Man vergleicht das Falsche. Bei den Einnahmen müssen sämtliche Produktionskosten noch abgezogen werden. Direktzahlungen sind ein Dienstleistungsertrag, der von der Produktion entkoppelt sein muss. Sie sind nicht dazu da, das Defizit der Produktion zu decken. Bei 4 Mrd. Fr. öffentlichen Geldern und 2,6 Mrd. Fr. landwirtschaftlichem Einkommen beträgt der Anteil der öffentlichen Gelder 150 Prozent des Einkommens.

Entgegen verschiedenen Meinungen sind also Direktzahlungen doch höher zu gewichten?
Ja. Das ist die einzige nachhaltige Überlebensstrategie. Produkte, die netto die Selbstkosten nicht mehr decken, noch zu pushen, ist tödlich. Bei den vernünftigen Bauern geht es schon lange nicht mehr darum, mehr zu verdienen, sondern weniger zu verspielen. Deshalb braucht es ein Umdenken.

Was halten Sie von der Initiative für Ernährungssicherheit?
Diese ist völlig falsch. Sie wäre seit dem Plan Wahlen die schlimmste Massnahme, unter der die Bauern zu leiden hätten. Wird die Produktion künstlich hochgehalten und werden die Preise liberalisiert, ruinieren sich die Bauern schlussendlich selber und unterstützen zusätzlich noch diejenigen, die sie ausnehmen. Was also der SBV mit seiner Initiative fordert, ist nichts anderes als eine defizitäre Produktion.

Sie sagen also, Bauern sollen gar nichts mehr produzieren?
Doch. Da, wo die Kosten gedeckt sind, schon. Das wird aber immer schwieriger, wenn man die Produktionskosten wie Löhne auf nationaler Stufe schützt, die Produkte dann aber international freigibt. Zudem sind die Direktzahlungen ja an die SAK und an einen Mindesttierbesatz gebunden. Das stellt immer mehr Bauern vor ein Dilemma.

Was müsste man konkret anders machen?
Weil wir unsere Gesellschaft nicht ändern können, müssen wir uns mit ihr auseinandersetzen. Wenn die Bevölkerung bereit ist, für eine Buntbrache 3800 Fr. zu bezahlen, aber nicht gewillt ist, die effektiven Produktionskosten abzugelten, müssen sich die Bauern zwingend daran orientieren, ob es ihnen passt oder nicht. Die Schweiz ist eine Dienstleistungsgesellschaft, und die Schweizer Landwirtschaft will sich durch die Produktion von Lebensmitteln dem Dienstleistungssektor verwehren. Als Dienstleister kann man die Unkosten dem Dienstleistungsnehmer verrechnen. Als Bauer muss ich heute als Restgeldempfänger nehmen, was übrig bleibt.

Hört man da nicht etwas Trotz heraus?
Das ist kein Trotz, das ist leider Fakt. Von 1962 bis 1995 habe ich mit Produktverkäufen mein Geld verdient.
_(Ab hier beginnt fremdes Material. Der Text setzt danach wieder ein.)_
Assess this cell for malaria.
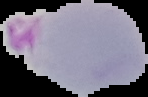
Parasitized.

{
  "preparation": "thin blood smear",
  "image_size": "148×97 pixels",
  "image_type": "segmented cell region on a black background"
}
Dann hat eine Zeitenwende stattgefunden, und die öffentlichen Gelder steigerten sich zu besagten 150 Prozent des landwirtschaftlichen Einkommens.

Aber die OECD hat jüngst die Direktzahlungen sowie den Grenzschutz kritisiert. Also sind diese langfristig nicht gesichert?
Die Direktzahlungen werden national bestimmt, die Marktpreise international am untersten Level gemacht. Gesellschaften, die die Aussagen der OECD und des Preisüberwachers anstatt zu korrigieren noch gutheissen, haben jede Realität zur Natur und zu deren nicht verhandelbaren Gesetzen verloren. Für mich ist das Demenz im Endstadium. Denn keine wichtige Aufgabe des 21. Jahrhunderts kann mit mathematischer Logik gelöst werden. Die Natur ist dagegen immun. 
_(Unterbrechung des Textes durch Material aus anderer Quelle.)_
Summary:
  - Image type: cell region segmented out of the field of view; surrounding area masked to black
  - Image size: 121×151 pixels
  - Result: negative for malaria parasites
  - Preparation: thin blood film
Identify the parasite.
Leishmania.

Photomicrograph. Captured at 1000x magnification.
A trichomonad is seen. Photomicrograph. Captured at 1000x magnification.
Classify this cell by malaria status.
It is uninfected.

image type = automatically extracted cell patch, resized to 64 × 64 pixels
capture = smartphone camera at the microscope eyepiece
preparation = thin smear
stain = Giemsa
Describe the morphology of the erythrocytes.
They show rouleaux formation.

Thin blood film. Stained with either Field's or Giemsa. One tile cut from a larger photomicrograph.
Billig und nachhaltig geht nicht?
Genau, nur scheint das der Konsument irgendwie nicht zu kapieren. Für mich ist dies ein Resultat unseres Denkens und Handelns. Nehmen wir das Beispiel Mostobst: Ein halber Liter Apfelsaft kostet im Restaurant 5 bis 6 Fr. und die Äpfel darin 20 Rappen. In unserem sogenannten «Wirtschaftssystem» werden diese 4.80 bis 5.80 Fr. als Wertschöpfung wahrgenommen, während die 20 Rappen für die Äpfel als Unkosten gelten und im internationalen Markt immer noch zu teuer sind. Im Moment sehe ich leider keine Korrekturmöglichkeit in der gegenwärtigen Gesellschaft. Deshalb sehe ich für die Bauern keine andere Möglichkeit, als dem Boden grösstmögliche Sorgfalt beizumessen, bis die Produkte wieder den Wert haben, den sie vor Ort effektiv kosten.